It obviously depends on your needs, if your software needs complex controls, responsive layouting and tries to achieve a smartphone-type UI, then yes I using chromium is the way to go with a c++ backend that does the heavy lifting.
Qt has a big advantage if your content is rather static and you can just top-down layout everything via anchors and rather fixed positions. But in those cases you also generally don't use complex controls that layer ontop of each other.
In my opinion it should be communicated quite clearly that QML is very good for "small" embedded UIs like for general home appliances, but if you are planning to create a rather complex application with demands like responsive layouting, custom data structures, interfacing with existing apis, then you far better off just using chromium with a custom backend. That has far less UI-breaking bugs.

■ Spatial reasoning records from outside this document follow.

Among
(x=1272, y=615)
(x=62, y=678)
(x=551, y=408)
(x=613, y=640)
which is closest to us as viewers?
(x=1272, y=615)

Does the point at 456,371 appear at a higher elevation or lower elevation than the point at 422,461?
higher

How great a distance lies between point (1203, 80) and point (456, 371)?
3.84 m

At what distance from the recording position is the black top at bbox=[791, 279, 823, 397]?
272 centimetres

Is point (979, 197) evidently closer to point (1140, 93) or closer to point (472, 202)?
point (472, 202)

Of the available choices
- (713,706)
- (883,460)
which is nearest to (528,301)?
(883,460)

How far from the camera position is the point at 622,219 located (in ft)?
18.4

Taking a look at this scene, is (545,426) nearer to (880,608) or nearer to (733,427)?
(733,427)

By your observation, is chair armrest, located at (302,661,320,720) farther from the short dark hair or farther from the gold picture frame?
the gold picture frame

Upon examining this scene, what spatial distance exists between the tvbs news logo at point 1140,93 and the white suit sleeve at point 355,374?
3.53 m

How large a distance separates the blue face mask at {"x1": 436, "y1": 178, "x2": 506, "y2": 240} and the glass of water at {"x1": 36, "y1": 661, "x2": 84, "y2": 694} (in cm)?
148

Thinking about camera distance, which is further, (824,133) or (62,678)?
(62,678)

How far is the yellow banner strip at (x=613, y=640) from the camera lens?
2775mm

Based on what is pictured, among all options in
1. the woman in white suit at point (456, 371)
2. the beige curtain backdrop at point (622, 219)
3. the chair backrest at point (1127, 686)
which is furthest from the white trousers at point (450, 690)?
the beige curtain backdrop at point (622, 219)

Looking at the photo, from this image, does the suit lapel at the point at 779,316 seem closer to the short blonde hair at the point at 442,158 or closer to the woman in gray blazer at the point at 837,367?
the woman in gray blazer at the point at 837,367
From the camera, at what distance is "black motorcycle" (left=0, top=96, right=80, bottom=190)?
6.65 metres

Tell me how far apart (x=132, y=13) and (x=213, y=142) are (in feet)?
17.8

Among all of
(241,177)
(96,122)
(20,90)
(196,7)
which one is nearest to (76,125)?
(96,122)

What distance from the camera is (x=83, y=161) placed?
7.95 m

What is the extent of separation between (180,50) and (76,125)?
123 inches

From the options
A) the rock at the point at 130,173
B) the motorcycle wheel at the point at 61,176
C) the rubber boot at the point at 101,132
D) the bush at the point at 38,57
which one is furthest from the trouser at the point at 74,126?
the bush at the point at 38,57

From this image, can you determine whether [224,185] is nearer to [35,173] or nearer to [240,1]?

Or just use Qt Widgets? Yes, the default sizes and styling might not be suitable but these are easily and fully customizable. The one disadvantage is that Widgets is not hardware accelerated.
Qt has a big advantage if your content is rather static and you can just top-down layout everything via anchors and rather fixed positions. But in those cases you also generally don't use complex controls that layer ontop of each other.
In my opinion it should be communicated quite clearly that QML is very good for "small" embedded UIs like for general home appliances, but if you are planning to create a rather complex application with demands like responsive layouting, custom data structures, interfacing with existing apis, then you far better off just using chromium with a custom backend. That has far less UI-breaking bugs.
Qt accidentally COMPLETELY broke lighting in Qt3d: https://bugreports.qt.io/browse/QTBUG-100402
That's something I find completely unacceptable and I haven't encountered something that application-breaking in chromium (yet).